Finally, comparing the pairwise RMSD distributions of the CDR3α and CDR3β loops reveals that the CDR3α loop (Fig. 1d) is as inherently structurally diverse as the CDR3β loop (Fig. 1e, SI Fig. 8). We confirmed this finding by clustering each of the CDR3 loop types by RMSD (SI Table 2). Surprisingly, despite their simpler genetic composition CDR3α loops do not cluster into fewer structural clusters than CDR3β loops; by contrast, the CDR3L loops of antibodies cluster into far fewer shapes than their CDR3H counterparts^53,54,55,56. This disparity between TCR and antibody structures hints that the structures adopted by CDR3α loops may be more complex than suggested by their genetic recombination mechanism alone.

Benchmarking state-of-the-art TCR structure prediction models

We retrained TCRBuilder2 on our supplemented dataset to generate a new model (‘TCRBuilder2+’), capturing the current performance ceiling of a TCR-specific deep learning model for high-throughput structure prediction. While the original TCRBuilder2 model followed from ABodyBuilder2³⁶ and selected the ensemble of trained models based on only the beta chain validation set accuracy, in this work we adapted the ensemble selection process to include the accuracy over both chains. This adaptation better reflects TCR biology by accounting for the high structural diversity we observed in the alpha chain.

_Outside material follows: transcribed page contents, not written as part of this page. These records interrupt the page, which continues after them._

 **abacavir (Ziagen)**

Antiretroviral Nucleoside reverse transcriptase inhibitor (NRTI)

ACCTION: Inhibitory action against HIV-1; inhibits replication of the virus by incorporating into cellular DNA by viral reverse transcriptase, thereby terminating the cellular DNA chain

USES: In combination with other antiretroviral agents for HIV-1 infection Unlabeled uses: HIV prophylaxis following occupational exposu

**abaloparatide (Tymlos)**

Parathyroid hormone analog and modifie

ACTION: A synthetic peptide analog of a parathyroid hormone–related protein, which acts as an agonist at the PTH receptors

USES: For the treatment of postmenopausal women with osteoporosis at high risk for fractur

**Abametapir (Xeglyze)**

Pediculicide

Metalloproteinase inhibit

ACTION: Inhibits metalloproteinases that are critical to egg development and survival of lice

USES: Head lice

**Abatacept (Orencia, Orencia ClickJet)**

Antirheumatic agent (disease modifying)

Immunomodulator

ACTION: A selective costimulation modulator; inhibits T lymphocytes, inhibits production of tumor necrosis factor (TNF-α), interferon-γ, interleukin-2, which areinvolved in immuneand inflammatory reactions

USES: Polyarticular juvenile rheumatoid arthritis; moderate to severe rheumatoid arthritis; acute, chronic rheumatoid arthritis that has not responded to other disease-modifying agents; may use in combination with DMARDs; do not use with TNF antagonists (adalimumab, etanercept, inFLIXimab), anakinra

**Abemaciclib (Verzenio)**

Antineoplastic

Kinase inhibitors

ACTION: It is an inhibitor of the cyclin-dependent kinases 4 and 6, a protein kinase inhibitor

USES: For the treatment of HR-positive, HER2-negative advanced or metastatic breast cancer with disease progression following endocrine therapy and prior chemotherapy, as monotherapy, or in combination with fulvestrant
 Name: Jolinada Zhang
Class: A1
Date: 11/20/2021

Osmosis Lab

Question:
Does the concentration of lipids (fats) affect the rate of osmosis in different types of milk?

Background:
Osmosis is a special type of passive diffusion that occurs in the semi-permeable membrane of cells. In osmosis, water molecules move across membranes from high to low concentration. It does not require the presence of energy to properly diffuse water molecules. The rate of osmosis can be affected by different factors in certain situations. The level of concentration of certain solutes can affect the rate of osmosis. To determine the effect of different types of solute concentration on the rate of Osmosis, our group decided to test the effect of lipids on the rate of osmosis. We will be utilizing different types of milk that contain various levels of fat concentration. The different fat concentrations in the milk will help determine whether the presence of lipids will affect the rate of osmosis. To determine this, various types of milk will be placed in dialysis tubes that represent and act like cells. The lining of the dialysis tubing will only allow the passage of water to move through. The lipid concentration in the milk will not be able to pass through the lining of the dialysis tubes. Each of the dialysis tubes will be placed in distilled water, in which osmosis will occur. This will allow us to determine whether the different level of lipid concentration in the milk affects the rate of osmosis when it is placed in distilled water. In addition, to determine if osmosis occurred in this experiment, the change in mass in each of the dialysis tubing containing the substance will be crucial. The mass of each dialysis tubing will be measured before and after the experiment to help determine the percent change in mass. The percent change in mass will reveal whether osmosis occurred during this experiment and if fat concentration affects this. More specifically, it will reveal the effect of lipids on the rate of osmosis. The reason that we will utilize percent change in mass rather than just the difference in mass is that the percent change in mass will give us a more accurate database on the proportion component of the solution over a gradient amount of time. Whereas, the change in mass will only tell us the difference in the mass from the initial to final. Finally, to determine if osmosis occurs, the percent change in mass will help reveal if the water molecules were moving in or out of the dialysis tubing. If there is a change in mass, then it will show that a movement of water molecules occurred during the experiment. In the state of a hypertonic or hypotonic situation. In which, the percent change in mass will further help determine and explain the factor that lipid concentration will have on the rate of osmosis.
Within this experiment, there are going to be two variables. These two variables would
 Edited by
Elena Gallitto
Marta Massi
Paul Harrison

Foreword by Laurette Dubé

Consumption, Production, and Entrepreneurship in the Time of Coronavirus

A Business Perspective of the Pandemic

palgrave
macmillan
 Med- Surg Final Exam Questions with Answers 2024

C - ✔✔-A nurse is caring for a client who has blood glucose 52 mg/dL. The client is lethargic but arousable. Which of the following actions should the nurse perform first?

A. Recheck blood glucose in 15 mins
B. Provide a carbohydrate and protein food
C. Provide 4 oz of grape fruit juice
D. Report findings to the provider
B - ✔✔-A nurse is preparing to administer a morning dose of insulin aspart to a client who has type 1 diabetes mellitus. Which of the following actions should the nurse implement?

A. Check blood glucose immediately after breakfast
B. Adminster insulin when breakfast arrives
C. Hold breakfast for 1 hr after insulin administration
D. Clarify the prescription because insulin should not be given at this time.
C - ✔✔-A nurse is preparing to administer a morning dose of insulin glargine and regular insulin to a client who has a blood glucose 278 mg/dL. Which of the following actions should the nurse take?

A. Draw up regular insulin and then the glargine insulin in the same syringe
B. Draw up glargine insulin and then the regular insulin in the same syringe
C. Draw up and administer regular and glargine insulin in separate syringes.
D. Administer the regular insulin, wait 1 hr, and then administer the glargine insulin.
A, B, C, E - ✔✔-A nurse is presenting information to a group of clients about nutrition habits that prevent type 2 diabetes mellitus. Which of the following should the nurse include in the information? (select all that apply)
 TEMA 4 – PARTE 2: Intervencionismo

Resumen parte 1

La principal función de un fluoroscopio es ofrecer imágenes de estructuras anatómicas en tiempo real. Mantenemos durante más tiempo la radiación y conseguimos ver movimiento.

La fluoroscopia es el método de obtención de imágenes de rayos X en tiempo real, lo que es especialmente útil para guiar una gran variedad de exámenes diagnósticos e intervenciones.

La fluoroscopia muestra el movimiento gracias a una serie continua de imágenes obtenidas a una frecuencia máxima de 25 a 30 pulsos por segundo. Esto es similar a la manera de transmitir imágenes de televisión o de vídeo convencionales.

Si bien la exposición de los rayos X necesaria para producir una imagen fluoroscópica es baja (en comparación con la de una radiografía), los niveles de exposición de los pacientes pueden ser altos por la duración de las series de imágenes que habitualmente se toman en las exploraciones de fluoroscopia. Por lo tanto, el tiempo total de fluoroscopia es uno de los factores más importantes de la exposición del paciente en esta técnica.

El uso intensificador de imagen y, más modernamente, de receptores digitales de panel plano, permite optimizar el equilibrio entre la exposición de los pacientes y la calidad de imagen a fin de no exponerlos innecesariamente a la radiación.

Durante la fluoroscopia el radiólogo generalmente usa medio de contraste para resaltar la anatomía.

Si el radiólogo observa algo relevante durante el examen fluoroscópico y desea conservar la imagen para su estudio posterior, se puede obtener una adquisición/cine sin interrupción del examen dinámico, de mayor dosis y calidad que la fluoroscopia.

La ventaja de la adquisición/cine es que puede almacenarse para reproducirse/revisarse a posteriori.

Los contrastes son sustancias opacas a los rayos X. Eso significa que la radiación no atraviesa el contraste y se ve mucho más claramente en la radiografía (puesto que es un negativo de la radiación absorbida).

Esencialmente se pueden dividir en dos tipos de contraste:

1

We benchmarked TCRBuilder2+ against the original TCRBuilder2³⁶, TCR-specific homology modellers (LYRA³⁴, and TCRmodel³³), an antibody-specific deep learning model (ABodyBuilder2³⁶), and the state-of-the-art general protein structure predictor Alphafold (Alphafold-Multimer⁵⁷ and Alphafold3⁵⁸). We report the mean RMSD and the RMSD distribution of the 45 test set structures predicted by different models in Table 1 and Fig. 2a, respectively.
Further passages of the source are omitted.